:: Material to process ::
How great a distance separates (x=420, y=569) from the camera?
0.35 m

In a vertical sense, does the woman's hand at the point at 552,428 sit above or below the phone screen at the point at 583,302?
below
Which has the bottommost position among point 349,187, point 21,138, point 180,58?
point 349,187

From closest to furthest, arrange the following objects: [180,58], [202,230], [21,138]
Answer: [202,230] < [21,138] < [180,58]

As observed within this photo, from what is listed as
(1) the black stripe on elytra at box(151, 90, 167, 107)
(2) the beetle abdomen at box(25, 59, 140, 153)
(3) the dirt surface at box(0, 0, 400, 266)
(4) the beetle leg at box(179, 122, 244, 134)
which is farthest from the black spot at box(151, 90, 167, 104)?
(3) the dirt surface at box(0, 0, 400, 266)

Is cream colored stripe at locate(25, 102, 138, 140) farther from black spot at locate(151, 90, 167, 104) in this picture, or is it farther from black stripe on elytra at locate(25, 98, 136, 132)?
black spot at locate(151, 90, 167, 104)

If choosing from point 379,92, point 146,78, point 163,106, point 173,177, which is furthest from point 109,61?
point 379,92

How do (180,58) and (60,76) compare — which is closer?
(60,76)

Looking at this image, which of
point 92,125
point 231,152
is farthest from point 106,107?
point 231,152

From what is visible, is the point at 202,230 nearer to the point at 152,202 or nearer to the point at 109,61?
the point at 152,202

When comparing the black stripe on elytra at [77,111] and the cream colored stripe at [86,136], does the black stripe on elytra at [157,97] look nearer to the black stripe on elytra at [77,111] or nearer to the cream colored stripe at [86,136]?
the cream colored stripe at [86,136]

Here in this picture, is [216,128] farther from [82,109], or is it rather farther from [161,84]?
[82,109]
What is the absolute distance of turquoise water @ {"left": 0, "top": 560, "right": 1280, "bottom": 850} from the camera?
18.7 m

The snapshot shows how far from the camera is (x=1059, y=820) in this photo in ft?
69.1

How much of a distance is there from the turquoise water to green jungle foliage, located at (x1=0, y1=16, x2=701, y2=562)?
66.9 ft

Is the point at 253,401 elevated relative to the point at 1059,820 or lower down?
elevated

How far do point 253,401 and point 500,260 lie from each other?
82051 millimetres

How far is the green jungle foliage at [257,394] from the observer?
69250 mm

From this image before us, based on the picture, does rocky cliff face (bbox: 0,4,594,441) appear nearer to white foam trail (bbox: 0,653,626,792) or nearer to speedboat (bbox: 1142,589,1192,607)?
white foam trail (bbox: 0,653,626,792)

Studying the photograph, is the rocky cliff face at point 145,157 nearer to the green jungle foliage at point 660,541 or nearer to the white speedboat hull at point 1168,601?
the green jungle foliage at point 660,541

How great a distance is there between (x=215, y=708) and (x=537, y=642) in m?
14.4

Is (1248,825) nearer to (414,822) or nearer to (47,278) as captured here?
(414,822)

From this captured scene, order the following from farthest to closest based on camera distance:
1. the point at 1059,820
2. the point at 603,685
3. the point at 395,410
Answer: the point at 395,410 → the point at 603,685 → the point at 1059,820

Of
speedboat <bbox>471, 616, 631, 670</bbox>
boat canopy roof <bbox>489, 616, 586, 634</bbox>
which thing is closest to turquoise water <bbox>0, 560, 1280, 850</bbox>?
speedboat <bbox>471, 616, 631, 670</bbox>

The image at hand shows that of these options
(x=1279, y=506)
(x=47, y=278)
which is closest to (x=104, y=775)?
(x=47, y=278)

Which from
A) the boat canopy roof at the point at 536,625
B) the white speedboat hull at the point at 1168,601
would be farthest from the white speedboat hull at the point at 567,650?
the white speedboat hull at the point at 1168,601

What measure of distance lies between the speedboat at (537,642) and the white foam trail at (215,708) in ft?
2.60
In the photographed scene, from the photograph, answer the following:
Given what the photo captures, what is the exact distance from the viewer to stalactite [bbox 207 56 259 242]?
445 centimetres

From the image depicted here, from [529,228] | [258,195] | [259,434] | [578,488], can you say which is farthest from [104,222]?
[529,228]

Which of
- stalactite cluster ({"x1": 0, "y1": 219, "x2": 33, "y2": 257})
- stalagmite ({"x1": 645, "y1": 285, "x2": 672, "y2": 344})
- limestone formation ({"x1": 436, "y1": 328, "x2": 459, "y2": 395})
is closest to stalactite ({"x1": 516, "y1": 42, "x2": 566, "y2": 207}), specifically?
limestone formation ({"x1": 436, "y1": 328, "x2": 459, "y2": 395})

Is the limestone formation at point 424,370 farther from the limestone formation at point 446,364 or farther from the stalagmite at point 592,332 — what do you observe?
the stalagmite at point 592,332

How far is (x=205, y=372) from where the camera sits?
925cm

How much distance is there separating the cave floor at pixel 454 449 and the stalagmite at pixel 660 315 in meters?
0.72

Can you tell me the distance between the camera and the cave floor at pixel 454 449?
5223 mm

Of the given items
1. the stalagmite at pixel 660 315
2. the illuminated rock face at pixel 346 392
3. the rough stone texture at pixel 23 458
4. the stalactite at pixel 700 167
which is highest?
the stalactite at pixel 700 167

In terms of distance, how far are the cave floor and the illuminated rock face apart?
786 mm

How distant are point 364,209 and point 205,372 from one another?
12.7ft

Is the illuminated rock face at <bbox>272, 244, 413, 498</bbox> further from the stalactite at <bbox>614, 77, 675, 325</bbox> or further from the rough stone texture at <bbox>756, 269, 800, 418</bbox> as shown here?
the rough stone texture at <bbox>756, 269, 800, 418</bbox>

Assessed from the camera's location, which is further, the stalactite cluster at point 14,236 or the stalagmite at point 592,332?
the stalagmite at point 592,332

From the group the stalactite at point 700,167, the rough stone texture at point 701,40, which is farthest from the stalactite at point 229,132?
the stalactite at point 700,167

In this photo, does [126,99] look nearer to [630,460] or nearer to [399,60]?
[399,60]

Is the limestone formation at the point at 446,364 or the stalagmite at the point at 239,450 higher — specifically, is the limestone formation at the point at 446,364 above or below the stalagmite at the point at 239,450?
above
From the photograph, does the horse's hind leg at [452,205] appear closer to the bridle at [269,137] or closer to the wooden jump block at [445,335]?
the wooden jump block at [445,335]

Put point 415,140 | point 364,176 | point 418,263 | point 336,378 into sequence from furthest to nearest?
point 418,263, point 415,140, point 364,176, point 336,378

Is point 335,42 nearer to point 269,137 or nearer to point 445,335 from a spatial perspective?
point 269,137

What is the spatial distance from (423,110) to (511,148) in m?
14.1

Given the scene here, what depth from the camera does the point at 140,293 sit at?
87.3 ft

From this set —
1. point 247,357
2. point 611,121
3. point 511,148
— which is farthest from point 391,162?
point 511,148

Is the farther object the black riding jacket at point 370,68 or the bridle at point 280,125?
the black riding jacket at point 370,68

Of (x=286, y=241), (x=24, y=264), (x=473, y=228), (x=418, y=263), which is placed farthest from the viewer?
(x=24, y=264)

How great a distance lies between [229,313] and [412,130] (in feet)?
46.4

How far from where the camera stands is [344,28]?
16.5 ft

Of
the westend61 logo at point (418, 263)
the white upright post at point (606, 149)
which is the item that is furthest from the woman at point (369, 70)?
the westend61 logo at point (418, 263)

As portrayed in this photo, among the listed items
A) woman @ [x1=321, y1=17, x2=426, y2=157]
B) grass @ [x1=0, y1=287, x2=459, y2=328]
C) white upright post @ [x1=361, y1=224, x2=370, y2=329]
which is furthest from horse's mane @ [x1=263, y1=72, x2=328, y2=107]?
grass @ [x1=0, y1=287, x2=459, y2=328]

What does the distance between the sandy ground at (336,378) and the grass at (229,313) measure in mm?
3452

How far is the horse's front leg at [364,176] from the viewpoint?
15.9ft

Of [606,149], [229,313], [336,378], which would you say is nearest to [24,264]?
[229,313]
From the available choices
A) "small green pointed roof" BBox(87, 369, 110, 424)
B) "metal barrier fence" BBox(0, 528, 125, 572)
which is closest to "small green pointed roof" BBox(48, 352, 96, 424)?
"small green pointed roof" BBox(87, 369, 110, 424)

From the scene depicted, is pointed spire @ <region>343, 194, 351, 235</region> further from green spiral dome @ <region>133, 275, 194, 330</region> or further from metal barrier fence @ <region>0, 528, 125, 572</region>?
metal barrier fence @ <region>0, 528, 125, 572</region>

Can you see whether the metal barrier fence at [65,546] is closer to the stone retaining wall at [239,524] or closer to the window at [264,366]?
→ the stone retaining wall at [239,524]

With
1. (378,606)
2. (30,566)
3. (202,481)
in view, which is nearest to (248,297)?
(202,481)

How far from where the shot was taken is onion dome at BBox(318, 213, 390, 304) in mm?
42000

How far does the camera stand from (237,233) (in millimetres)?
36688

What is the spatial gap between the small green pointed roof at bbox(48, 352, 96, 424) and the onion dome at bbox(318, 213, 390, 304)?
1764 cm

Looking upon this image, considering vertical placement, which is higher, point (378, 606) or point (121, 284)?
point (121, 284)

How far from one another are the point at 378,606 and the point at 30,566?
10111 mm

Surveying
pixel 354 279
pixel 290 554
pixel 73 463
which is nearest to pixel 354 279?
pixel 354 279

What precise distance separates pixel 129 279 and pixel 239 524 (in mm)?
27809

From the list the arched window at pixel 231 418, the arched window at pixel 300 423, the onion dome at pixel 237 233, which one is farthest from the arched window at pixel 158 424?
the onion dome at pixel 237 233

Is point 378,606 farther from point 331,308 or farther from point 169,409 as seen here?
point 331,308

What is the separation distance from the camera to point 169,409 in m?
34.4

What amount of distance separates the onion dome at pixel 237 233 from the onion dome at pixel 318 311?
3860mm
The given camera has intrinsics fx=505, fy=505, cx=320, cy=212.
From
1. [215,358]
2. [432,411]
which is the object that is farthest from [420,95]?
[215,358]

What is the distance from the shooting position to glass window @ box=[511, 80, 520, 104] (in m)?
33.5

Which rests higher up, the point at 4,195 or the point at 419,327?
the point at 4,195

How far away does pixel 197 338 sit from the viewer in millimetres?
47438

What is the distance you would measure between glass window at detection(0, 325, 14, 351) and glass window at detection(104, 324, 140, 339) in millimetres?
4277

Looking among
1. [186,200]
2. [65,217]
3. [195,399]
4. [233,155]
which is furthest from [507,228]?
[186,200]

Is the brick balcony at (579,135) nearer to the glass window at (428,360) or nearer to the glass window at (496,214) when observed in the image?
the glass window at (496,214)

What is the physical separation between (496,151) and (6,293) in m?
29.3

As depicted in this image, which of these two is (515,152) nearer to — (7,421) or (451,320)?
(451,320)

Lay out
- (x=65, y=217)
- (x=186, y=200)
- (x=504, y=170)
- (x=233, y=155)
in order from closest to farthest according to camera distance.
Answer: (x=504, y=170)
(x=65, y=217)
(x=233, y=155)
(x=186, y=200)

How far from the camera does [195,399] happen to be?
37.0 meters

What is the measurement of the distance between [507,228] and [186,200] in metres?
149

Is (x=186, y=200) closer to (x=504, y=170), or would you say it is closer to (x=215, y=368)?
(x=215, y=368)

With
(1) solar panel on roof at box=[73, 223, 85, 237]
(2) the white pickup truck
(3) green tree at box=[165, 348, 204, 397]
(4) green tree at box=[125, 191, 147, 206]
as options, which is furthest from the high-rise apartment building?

:: Task prompt ::
Copy the records word for word, from their first line through the line that contains "Answer: [202,230] < [21,138] < [180,58]".

:: Response to the task ::
How great a distance separates (x=420, y=569) from the camera?
0.35 m

In a vertical sense, does the woman's hand at the point at 552,428 sit above or below the phone screen at the point at 583,302?
below
Which has the bottommost position among point 349,187, point 21,138, point 180,58?
point 349,187

From closest to furthest, arrange the following objects: [180,58], [202,230], [21,138]
Answer: [202,230] < [21,138] < [180,58]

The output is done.